Ricocheting between two pivotal evenings -- Peter's visit and the night before Craig's deployment -- Shinn reveals a complex web of truths, lies and delusions involving the characters' feelings about the war and about themselves and one another.

What's on Kelly's television serves as shorthand to what period we're in for each scene --military news coverage when Craig is home; the crime drama "Law & Order: Criminal Intent" and Comedy Central's "The Daily Show" after he's dead. But it also mirrors the play's theme of how we as people and as a nation contend -- or refuse to contend --with the darker aspects of ourselves, one another and the world.

Shinn refrains from revealing too much too soon, aside from some unnecessary exposition about the characters' messed-up parents. And he defines his characters less by the content of their dialogue than by its structure, which is full of interruptions, overlaps and unfinished words and thoughts.

Marks and O'Berski navigate Shinn's rhythmic logistics with practiced ease, no doubt aided by their years together as a real-life couple. This enables them to focus on all that is revealed between the lines.

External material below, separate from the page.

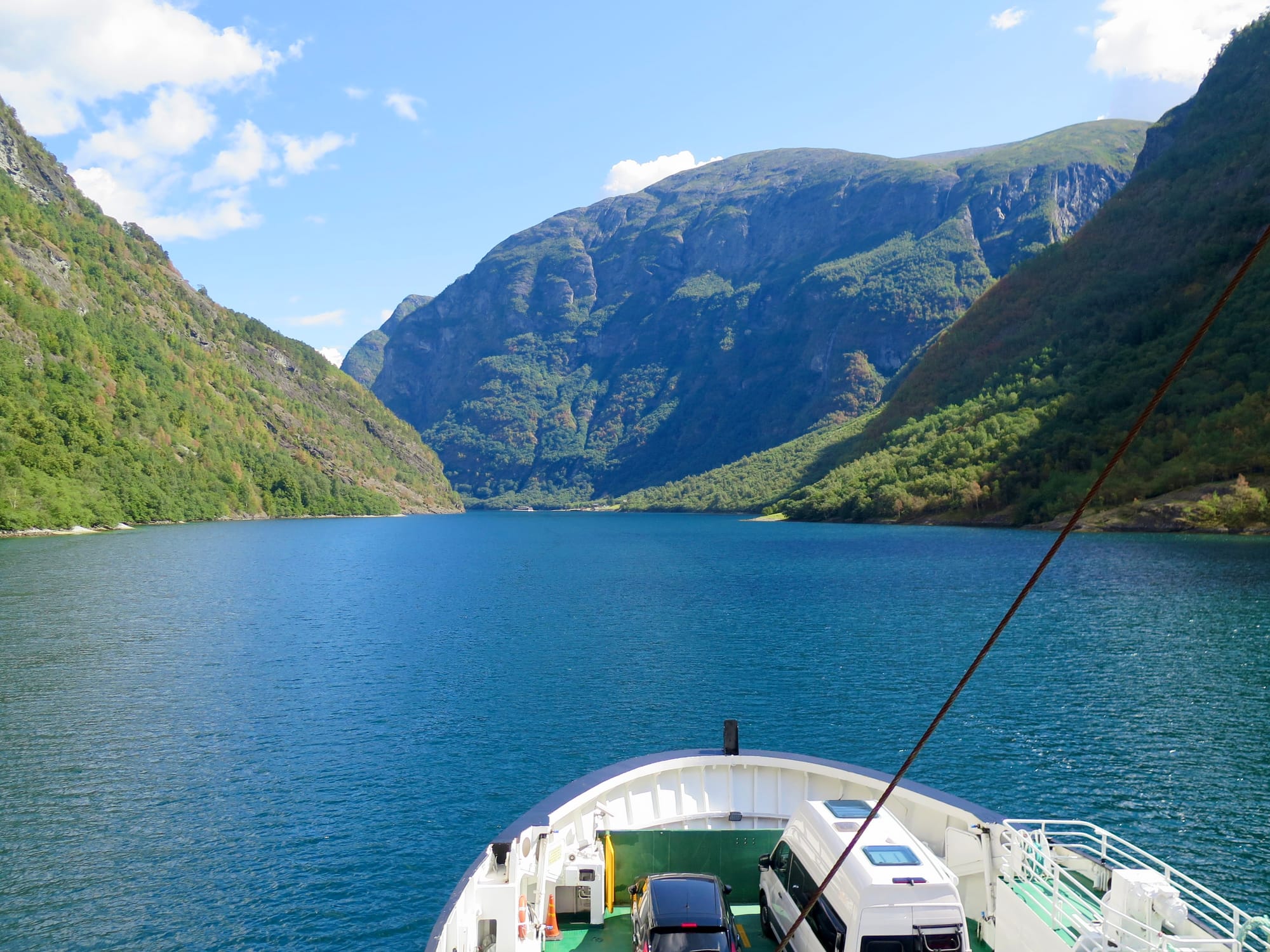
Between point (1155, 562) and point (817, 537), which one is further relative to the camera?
point (817, 537)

O'Berski delineates his dual roles well. His brooding Craig casts a pall over the apartment, while the seemingly affable Peter, an actor, offers subtle comic relief with his unrelenting self-absorption.

Marks is equally adept, speaking volumes through the smallest gestures and habits. Her conversations, especially toward play's end, are gut-wrenching. But she could speak the whole script through body language alone.

Manbites Dog's compact black box space is ideal for a play like this, putting the audience in discomfiting proximity to the actors, with the theater's black walls magnifying the tension. And Derrick Ivey's angular set design adds to "Dying City's" unsettling feel.

A sad play, unlike its television counterparts, is a hard sell. But "Dying City" is a superb example of the compelling drama that awaits those willing to abandon their television remotes and enlist for the emotional war zone that is live theater at its best.